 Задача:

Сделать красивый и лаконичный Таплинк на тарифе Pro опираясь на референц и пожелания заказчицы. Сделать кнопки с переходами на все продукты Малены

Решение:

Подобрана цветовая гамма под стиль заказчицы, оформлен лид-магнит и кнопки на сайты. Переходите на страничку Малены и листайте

- Directions
Exactly as written, reproduce the whole listing.

- The answer
 Задача:

Сделать красивый и лаконичный Таплинк на тарифе Pro опираясь на референц и пожелания заказчицы. Сделать кнопки с переходами на все продукты Малены

Решение:

Подобрана цветовая гамма под стиль заказчицы, оформлен лид-магнит и кнопки на сайты. Переходите на страничку Малены и листайте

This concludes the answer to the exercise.